今回みたいな緊急時にも助け合えるし、ひとりじゃないという安心感も得られる。苦手な虫がいたら助けてもらえるし、飛行機について語り合えたりもする。

 もちろん愛し合った人とするのが一番に決まっている。でも、天澤さんなら一緒に生活してもなんだかんだうまくやっていけるんじゃないかと、なぜか漠然とした期待もあるのだ。

 私の意見を聞いた彼は、伏し目がちになって「メリットねぇ……」と呟いた。考えを巡らせている様子だが、その表情にはどことなく冷ややかな陰がある。

 妙に気になったものの、それは一瞬のことで、次に視線を上げたときにはいつも通りの余裕な顔に戻っていた。


「蒼麻にそこまでの度胸があるとは思わなかったよ。
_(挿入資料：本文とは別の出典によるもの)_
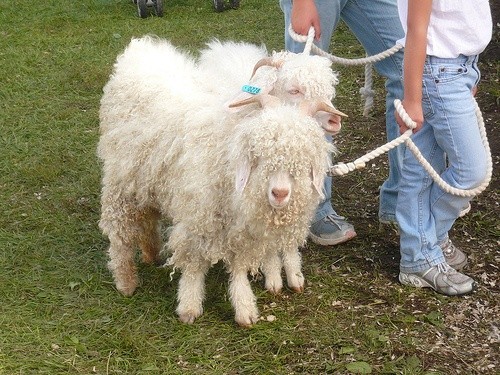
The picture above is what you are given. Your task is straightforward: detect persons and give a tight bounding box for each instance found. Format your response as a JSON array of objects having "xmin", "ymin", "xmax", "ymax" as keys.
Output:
[
  {"xmin": 394, "ymin": 0, "xmax": 493, "ymax": 296},
  {"xmin": 278, "ymin": 0, "xmax": 409, "ymax": 247}
]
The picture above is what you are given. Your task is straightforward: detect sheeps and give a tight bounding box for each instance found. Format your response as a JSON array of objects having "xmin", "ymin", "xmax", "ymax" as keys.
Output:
[
  {"xmin": 103, "ymin": 33, "xmax": 341, "ymax": 135},
  {"xmin": 95, "ymin": 93, "xmax": 349, "ymax": 330}
]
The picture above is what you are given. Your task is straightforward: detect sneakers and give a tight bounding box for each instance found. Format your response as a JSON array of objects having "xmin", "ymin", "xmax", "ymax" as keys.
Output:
[
  {"xmin": 308, "ymin": 213, "xmax": 357, "ymax": 246},
  {"xmin": 436, "ymin": 234, "xmax": 467, "ymax": 270},
  {"xmin": 378, "ymin": 213, "xmax": 399, "ymax": 225},
  {"xmin": 399, "ymin": 261, "xmax": 476, "ymax": 296}
]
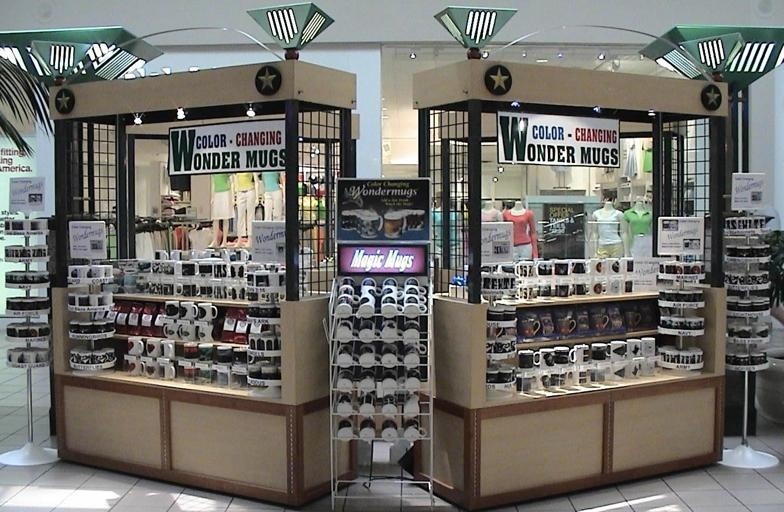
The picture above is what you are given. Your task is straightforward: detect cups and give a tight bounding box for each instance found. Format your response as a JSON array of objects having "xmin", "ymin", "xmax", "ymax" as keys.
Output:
[
  {"xmin": 339, "ymin": 207, "xmax": 426, "ymax": 240},
  {"xmin": 518, "ymin": 337, "xmax": 658, "ymax": 394},
  {"xmin": 519, "ymin": 307, "xmax": 642, "ymax": 338},
  {"xmin": 121, "ymin": 249, "xmax": 312, "ymax": 388},
  {"xmin": 515, "ymin": 256, "xmax": 635, "ymax": 302},
  {"xmin": 67, "ymin": 263, "xmax": 117, "ymax": 372},
  {"xmin": 481, "ymin": 265, "xmax": 516, "ymax": 400},
  {"xmin": 657, "ymin": 259, "xmax": 707, "ymax": 372},
  {"xmin": 335, "ymin": 276, "xmax": 427, "ymax": 443},
  {"xmin": 3, "ymin": 217, "xmax": 53, "ymax": 366},
  {"xmin": 725, "ymin": 216, "xmax": 772, "ymax": 372}
]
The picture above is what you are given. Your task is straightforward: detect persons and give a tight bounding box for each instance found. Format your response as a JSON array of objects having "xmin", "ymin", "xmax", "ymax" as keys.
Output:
[
  {"xmin": 592, "ymin": 202, "xmax": 653, "ymax": 258},
  {"xmin": 168, "ymin": 172, "xmax": 286, "ymax": 248},
  {"xmin": 478, "ymin": 202, "xmax": 538, "ymax": 262}
]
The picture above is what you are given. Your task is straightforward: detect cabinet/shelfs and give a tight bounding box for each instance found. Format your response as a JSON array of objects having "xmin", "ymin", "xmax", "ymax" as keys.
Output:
[
  {"xmin": 414, "ymin": 291, "xmax": 728, "ymax": 511},
  {"xmin": 0, "ymin": 218, "xmax": 59, "ymax": 467},
  {"xmin": 47, "ymin": 282, "xmax": 360, "ymax": 510},
  {"xmin": 325, "ymin": 277, "xmax": 442, "ymax": 511},
  {"xmin": 718, "ymin": 225, "xmax": 782, "ymax": 478}
]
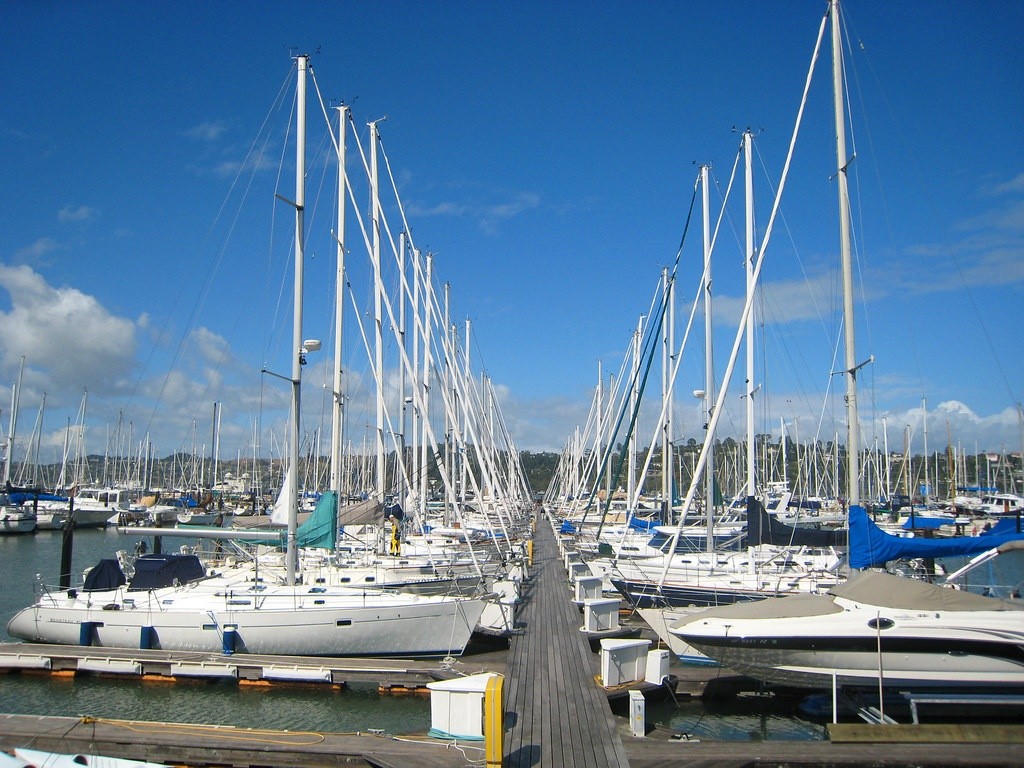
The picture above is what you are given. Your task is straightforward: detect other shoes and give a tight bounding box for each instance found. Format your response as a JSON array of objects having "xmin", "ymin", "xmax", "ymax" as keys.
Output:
[{"xmin": 390, "ymin": 553, "xmax": 400, "ymax": 557}]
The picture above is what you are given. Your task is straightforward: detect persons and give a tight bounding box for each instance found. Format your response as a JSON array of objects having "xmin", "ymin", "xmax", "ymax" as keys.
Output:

冗談言って悪かったな」


 ああなんだ、やっぱりさっきの話は冗談だったのか。そりゃあそうだよね。

 私は少しほっとして、もしかしたらもっと軽い条件で居候させてもらえるかもしれないと、期待を込めた明るい瞳で彼を見つめる。


「じゃあ──」
「俺も本気になってもう一度言わせてもらう。結婚しよう」


 真剣さが窺える彼の口から出たのは、響きだけは甘いひと言。脳が混乱して「へっ!?」とすっとんきょうな声を上げてしまった。

 今度は本当に本気なのかと開いた口が塞がらない私に、天澤さんは含みのある笑みをわずかに浮かべる。